== DOCUMENT TEXT ==
Siddoway, J., concurs.

Prior convictions encompass the same criminal conduct if they “require the same criminal intent, are committed at the same time and place, and involve the same victim.” RCW 9.94A.589(l)(a); see RCW 9.94A.525(5)(a)(i). Whether offenses involve the same criminal intent depends on “the extent to which the criminal intent, as objectively viewed, changed from one crime to the next.” State v. Dunaway, 109 Wn.2d 207, 215, 743 P.2d 1237, 749 P.2d 160 (1987). This analysis considers “whether one crime furthered the other,” id., or the two were “part of a recognizable scheme or plan.” State v. Lewis, 115 Wn.2d 294, 302, 797 P.2d 1141 (1990). If any of these statutory elements are missing, the trial court must count the offenses separately in calculating an offender score. State v. Lessley, 118 Wn.2d 773, 778, 827 P.2d 996 (1992).

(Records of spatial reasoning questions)
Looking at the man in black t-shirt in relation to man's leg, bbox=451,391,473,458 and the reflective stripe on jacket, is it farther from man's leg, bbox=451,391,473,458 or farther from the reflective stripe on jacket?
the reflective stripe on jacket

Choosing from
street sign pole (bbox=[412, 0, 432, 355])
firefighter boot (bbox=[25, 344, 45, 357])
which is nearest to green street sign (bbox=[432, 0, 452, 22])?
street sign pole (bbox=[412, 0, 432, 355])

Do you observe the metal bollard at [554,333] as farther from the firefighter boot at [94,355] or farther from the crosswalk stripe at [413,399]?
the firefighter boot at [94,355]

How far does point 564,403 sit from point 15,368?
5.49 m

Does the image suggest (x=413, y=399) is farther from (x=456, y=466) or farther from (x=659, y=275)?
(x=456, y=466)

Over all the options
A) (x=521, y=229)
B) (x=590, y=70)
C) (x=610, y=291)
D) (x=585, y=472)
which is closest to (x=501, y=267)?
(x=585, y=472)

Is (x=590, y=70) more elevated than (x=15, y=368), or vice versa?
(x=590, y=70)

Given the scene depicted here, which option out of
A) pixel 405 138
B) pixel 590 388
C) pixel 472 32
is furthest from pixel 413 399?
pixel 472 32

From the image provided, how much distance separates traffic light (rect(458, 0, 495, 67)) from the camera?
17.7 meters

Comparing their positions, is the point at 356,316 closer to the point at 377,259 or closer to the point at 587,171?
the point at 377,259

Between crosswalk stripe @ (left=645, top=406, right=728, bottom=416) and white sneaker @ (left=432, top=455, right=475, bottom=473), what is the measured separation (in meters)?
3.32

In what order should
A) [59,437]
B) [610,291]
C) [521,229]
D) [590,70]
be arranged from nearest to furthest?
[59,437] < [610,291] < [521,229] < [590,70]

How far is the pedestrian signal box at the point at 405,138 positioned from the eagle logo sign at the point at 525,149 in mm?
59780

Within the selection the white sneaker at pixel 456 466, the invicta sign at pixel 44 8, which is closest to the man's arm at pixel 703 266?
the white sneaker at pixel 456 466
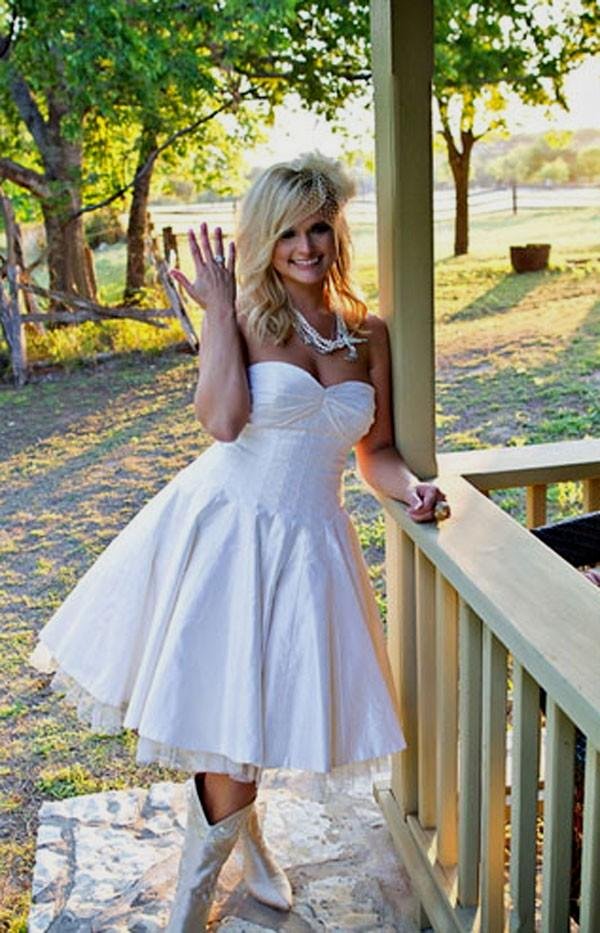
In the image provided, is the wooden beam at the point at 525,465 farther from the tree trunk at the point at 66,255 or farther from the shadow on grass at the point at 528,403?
the tree trunk at the point at 66,255

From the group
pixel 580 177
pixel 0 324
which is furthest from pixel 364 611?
pixel 580 177

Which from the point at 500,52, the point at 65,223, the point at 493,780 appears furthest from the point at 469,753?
the point at 500,52

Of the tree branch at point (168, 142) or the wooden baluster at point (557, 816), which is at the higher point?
the tree branch at point (168, 142)

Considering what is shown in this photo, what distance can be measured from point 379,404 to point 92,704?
0.78 meters

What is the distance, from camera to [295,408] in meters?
1.72

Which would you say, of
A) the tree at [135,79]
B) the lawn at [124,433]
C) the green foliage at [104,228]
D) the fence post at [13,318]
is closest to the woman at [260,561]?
the lawn at [124,433]

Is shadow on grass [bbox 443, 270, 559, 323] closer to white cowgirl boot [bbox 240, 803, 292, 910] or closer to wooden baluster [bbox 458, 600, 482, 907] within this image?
white cowgirl boot [bbox 240, 803, 292, 910]

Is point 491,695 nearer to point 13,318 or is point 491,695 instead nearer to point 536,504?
point 536,504

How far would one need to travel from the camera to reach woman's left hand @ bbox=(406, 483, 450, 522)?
1729mm

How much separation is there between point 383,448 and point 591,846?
0.89 meters

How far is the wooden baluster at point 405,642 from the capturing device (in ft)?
6.51

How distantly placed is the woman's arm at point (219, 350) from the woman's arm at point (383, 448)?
281mm

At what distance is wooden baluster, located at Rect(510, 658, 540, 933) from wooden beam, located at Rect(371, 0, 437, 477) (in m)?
0.60

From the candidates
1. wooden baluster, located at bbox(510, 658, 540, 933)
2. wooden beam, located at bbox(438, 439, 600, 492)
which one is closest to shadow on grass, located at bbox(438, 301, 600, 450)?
wooden beam, located at bbox(438, 439, 600, 492)
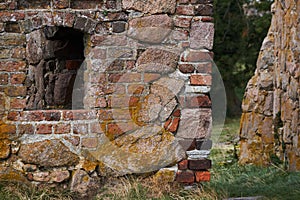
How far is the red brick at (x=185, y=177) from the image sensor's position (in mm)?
4773

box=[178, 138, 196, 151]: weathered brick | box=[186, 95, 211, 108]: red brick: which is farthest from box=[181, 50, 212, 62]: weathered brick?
box=[178, 138, 196, 151]: weathered brick

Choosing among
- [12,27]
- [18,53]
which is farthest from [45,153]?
[12,27]

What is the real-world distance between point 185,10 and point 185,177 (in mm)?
1388

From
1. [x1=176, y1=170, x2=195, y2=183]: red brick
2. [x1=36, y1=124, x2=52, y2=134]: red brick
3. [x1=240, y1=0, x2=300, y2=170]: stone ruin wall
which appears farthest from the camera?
[x1=240, y1=0, x2=300, y2=170]: stone ruin wall

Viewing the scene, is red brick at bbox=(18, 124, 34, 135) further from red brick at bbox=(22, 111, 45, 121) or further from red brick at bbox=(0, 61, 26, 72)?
red brick at bbox=(0, 61, 26, 72)

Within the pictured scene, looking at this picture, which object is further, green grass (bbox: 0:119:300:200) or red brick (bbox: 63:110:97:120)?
red brick (bbox: 63:110:97:120)

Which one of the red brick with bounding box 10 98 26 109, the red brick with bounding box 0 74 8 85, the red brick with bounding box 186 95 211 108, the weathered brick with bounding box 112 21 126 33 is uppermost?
the weathered brick with bounding box 112 21 126 33

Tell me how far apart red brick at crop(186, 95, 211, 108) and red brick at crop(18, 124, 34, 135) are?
1.30m

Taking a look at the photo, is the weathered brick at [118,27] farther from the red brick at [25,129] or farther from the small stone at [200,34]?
the red brick at [25,129]

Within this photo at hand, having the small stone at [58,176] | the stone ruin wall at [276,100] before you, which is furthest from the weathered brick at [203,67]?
the stone ruin wall at [276,100]

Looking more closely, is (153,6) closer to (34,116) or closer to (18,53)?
(18,53)

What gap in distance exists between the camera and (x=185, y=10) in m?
4.71

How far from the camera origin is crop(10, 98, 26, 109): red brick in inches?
185

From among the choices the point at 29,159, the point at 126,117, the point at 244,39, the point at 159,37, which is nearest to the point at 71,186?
the point at 29,159
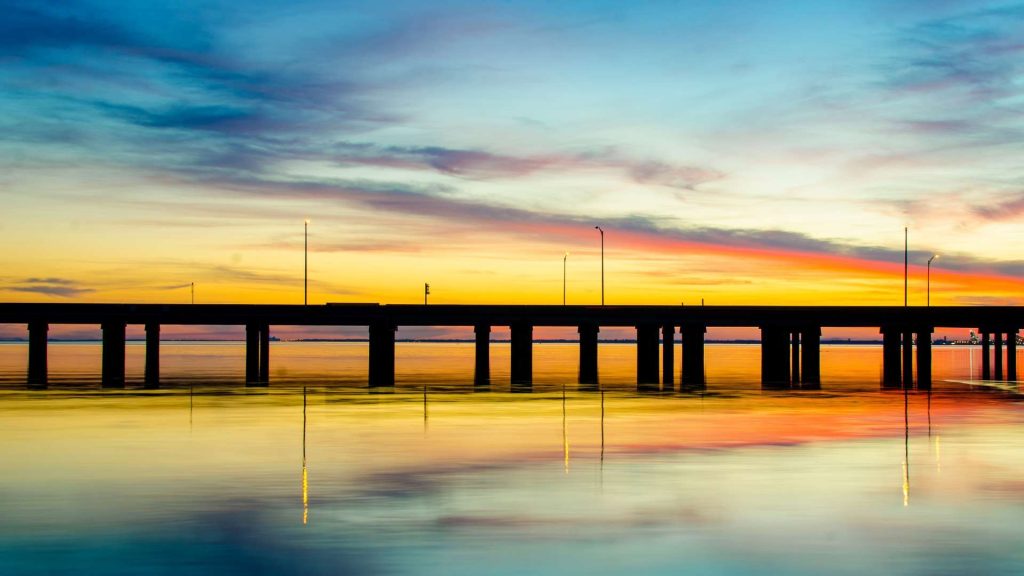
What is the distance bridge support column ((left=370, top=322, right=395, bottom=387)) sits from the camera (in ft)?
333

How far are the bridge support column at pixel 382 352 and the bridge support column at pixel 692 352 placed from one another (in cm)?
2623

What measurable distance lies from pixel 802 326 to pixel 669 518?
94.6 meters

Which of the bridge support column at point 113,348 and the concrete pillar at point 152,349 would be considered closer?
the bridge support column at point 113,348

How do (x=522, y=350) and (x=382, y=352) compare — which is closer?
(x=382, y=352)

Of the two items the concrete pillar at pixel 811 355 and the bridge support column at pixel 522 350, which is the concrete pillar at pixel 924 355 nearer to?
the concrete pillar at pixel 811 355

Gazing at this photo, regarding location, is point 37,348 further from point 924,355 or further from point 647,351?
point 924,355

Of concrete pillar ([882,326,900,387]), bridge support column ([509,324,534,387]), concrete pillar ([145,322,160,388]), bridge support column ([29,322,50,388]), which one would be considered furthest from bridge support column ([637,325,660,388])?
bridge support column ([29,322,50,388])

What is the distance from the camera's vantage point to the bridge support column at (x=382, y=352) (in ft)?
333

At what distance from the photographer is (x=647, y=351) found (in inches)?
4660

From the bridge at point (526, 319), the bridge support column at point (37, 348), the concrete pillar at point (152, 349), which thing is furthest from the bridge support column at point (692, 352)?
the bridge support column at point (37, 348)

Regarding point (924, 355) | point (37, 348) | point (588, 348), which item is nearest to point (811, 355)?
point (924, 355)

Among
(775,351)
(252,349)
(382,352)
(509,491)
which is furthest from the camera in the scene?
(252,349)

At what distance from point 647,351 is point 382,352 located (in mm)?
27482

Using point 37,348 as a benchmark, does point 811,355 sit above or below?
below
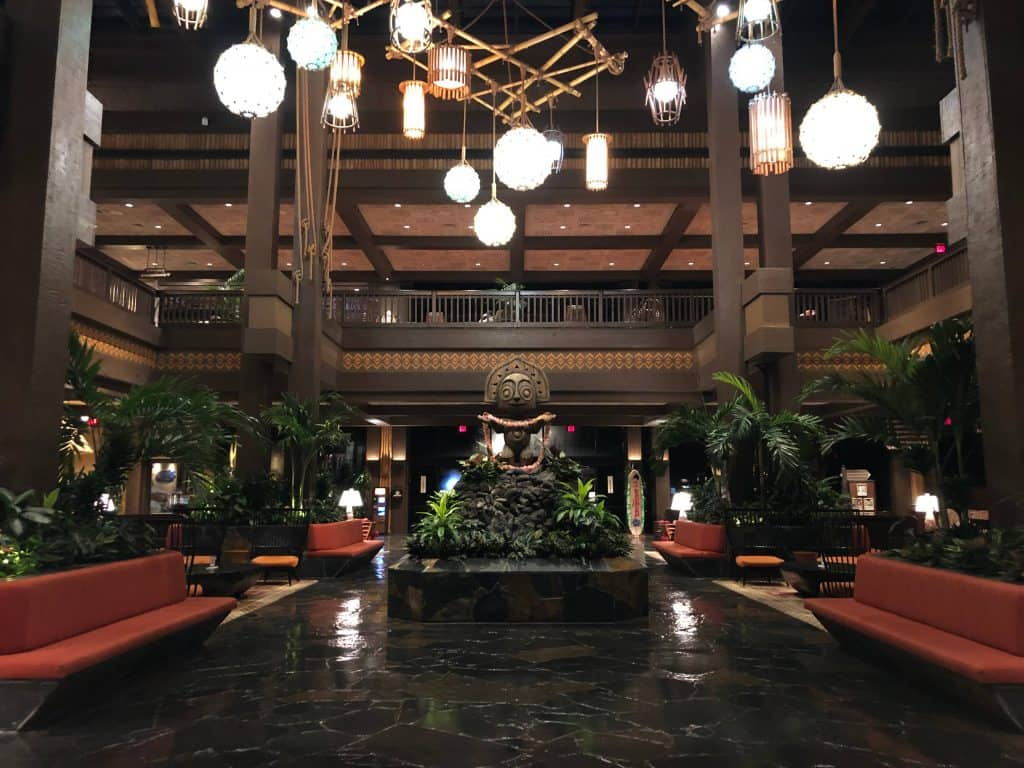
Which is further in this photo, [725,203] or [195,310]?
[195,310]

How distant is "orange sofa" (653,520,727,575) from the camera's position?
9.87m

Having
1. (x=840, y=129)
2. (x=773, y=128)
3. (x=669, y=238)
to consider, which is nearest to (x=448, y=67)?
(x=773, y=128)

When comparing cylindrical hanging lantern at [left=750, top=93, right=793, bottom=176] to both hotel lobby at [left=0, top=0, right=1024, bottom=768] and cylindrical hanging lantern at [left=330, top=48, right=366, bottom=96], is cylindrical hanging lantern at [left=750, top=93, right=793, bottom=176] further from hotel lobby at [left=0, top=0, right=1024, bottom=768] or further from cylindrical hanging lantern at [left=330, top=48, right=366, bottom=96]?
cylindrical hanging lantern at [left=330, top=48, right=366, bottom=96]

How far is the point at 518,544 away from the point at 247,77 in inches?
180

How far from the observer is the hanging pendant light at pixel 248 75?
15.4 feet

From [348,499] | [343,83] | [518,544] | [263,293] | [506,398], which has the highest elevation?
[343,83]

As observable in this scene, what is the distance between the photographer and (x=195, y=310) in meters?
14.5

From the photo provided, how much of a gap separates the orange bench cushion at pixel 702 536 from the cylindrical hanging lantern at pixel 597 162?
496 cm

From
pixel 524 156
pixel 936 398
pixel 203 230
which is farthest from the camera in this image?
pixel 203 230

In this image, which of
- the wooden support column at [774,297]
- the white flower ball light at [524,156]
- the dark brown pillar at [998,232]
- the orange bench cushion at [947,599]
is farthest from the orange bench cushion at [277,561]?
the dark brown pillar at [998,232]

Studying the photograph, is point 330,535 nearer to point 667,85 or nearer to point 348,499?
point 348,499

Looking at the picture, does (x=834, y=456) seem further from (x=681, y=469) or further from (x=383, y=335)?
(x=383, y=335)

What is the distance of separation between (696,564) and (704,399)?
5.65 metres

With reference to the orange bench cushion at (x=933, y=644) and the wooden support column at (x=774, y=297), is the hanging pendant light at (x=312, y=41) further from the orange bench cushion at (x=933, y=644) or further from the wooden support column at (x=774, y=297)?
the wooden support column at (x=774, y=297)
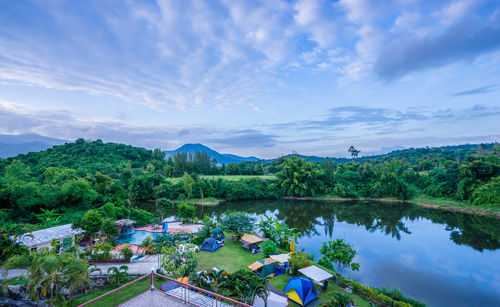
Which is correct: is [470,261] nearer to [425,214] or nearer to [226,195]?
[425,214]

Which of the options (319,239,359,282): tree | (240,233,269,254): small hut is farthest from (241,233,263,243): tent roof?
(319,239,359,282): tree

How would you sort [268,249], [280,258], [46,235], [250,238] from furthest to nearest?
[250,238], [268,249], [46,235], [280,258]

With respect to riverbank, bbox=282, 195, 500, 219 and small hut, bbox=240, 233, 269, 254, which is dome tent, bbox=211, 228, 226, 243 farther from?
riverbank, bbox=282, 195, 500, 219

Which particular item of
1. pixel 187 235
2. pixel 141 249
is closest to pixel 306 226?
pixel 187 235

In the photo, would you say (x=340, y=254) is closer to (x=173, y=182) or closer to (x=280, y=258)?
(x=280, y=258)

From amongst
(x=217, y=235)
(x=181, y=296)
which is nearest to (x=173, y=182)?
(x=217, y=235)

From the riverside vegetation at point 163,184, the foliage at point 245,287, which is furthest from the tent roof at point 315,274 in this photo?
the riverside vegetation at point 163,184
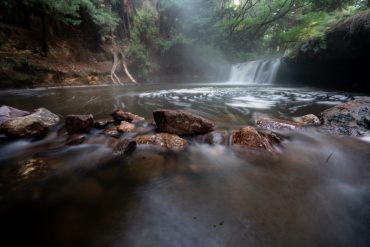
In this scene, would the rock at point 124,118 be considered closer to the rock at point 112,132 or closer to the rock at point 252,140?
the rock at point 112,132

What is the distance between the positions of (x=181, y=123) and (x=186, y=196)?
1.56 meters

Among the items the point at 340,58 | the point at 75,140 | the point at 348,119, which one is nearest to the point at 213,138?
the point at 75,140

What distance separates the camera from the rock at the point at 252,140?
2871 millimetres

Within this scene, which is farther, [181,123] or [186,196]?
[181,123]

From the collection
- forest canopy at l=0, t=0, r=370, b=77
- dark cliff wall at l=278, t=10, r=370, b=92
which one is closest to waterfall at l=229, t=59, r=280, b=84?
dark cliff wall at l=278, t=10, r=370, b=92

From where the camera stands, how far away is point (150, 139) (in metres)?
3.07

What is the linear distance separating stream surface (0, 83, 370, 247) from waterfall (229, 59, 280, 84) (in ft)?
Answer: 41.0

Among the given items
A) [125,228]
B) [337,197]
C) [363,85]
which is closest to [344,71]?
[363,85]

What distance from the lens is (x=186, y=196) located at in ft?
6.35

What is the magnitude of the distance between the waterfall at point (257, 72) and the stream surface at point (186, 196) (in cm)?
1251

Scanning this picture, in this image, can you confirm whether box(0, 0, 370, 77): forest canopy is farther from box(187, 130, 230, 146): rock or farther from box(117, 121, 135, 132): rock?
box(187, 130, 230, 146): rock

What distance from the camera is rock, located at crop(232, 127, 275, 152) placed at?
2871mm

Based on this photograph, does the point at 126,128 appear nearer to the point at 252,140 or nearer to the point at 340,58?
the point at 252,140

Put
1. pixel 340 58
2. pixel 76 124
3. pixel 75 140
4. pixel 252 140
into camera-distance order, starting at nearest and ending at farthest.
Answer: pixel 252 140
pixel 75 140
pixel 76 124
pixel 340 58
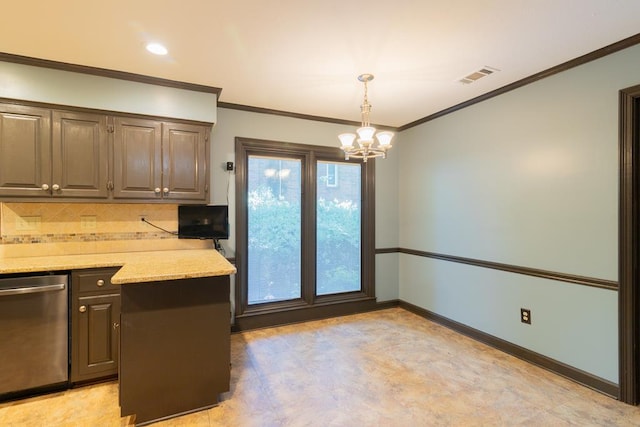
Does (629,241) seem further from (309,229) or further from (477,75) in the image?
(309,229)

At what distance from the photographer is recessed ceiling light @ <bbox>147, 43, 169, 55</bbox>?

== TASK OBJECTIVE ==
Answer these questions from the legal excerpt on same criminal conduct:
1. Under RCW 9.94A.589(l)(a), what three conditions must prior convictions meet to encompass the same criminal conduct?
2. Which case is cited for considering whether the two crimes were "part of a recognizable scheme or plan"?
3. What must the trial court do if any of the statutory elements are missing?

== OUTPUT BELOW ==
1. They must require the same criminal intent, be committed at the same time and place, and involve the same victim.
2. State v. Lewis, 115 Wn.2d 294, 302, 797 P.2d 1141 (1990).
3. It must count the offenses separately in calculating an offender score.